Литмир - Электронная Библиотека
A
A

Подтянув поближе к себе Синди Джерард (нижняя в пирамиде, руки – что березовые стволы), Койот выхватил у нее из рук банку малиновой шипучки и надолго запрокинул голову, вливая в горло сладкую розовую жидкость.

– Или пусть просто полюбит тебя до слез. Как больше нравится.

Джимми заметно съежился, покосился на Остера с Хэллораном, на скулах которых еще цвели блекнущими фиалками синяки, по-жеребячьи заржал и спросил:

– Как думаешь, какой будет разница в счете?

Койот молча, компанейски, двинул его в плечо и поцеловал Синди Джерард, а я почуяла малиновый аромат их поцелуя, хоть и стояла по ту сторону общего круга. Сентябрьский ветер разделил тот поцелуй на всех, точно целый мешок обещаний.

Вот так-то Бобби Жао и появился в тот вечер у озера, за рулем насвежо отполированного черно-серебряного, цветов «Ковбоев», полуторного пикапа с этакими фарами, вроде лягушечьих глаз, на крыше. Сбросив дурацкую соломенную шляпу, он принялся вытаскивать из кабины бочонок, лежавший на пассажирском сиденье. Едва завидев эту огромную серебристую луну, привезенную на вечеринку самим пирожным принцем Юга, Генри Диллард (лайнбэкер[17], № 33) и Джон Вик (лайнбэкер, № 34) поспешили помочь ему с выгрузкой, и Бобби Жао мигом сделался для всех своим. Жертва принята. Просто клади сюда, на алтарь, а мы вспорем это блестящее брюшко и выпьем, что там припасено внутри. А припасенное внутри оказалось золотистым, сладким и пенящимся, как море!

Койот лежал рядом со мной, в кузове моего порядком раздолбанного пикапа, на шерстяном одеяле с кактусами и лошадьми, укрывшись другим одеялом, с силуэтом волка, воющего на луну, чтоб в этом тайном, теплом убежище, созданном из жуткого тряпья работы какой-то мамочки-хиппи, незаметно для всех запускать пятерню мне под лифчик. Остальные шумели у пивного бочонка, а Сара Джейн хохотала, будто бы говоря: «Наливай, наливай, и, может быть, я покажу тебе кое-что стоящее».

– Давай, Кролик Банни, – шептал Койот, – не в первый же раз.

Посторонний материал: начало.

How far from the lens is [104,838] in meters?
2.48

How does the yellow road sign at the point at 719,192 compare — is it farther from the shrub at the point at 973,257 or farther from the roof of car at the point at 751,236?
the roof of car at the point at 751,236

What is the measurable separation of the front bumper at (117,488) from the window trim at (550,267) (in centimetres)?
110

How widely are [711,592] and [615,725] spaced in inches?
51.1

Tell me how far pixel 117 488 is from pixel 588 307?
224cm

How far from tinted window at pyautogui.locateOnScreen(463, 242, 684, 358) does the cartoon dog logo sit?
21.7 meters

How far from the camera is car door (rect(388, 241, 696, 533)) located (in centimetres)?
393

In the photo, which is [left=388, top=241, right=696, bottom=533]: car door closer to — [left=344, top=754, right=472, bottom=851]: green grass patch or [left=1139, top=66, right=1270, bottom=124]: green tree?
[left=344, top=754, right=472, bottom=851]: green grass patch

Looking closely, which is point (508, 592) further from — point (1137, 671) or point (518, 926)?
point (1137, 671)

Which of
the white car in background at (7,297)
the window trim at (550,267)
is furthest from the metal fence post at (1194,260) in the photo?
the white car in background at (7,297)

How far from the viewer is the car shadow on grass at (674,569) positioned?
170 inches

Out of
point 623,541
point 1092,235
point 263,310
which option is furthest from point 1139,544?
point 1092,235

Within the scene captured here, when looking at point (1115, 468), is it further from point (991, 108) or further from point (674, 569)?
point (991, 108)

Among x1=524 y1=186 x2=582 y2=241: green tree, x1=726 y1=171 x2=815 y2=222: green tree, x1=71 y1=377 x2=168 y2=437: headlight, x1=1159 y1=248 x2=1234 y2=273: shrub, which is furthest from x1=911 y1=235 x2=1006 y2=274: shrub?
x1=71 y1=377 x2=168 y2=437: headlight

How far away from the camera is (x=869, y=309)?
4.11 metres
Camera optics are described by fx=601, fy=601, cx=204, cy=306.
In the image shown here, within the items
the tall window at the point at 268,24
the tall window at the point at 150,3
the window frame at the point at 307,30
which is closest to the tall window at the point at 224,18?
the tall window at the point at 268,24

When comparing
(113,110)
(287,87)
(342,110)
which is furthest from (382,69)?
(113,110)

Глупость мальчишеская… но, сказанные Койотом, эти слова пробирали до самых костей, напоминая обо всем, что мы проделывали прежде, не раз и не два, вытесняя из памяти всю жизнь, прожитую без Койота. Оставляя лишь ту, что начал для нас обоих он, на берегу озера, под волком, воющим на луну, накрыв ладонями мои груди, точно собственные сбережения. Я знала его, как никто другой. Да, теперь-то все они так говорят – и Сара Джейн, и Джессика, и Эшли, и Синди Джерард, и Джастин Остер, и Джимми Мозер, но я знала его взаправду. Не только на вид, но и на ощупь. В конце концов, сколько раз мы с ним все это проделывали…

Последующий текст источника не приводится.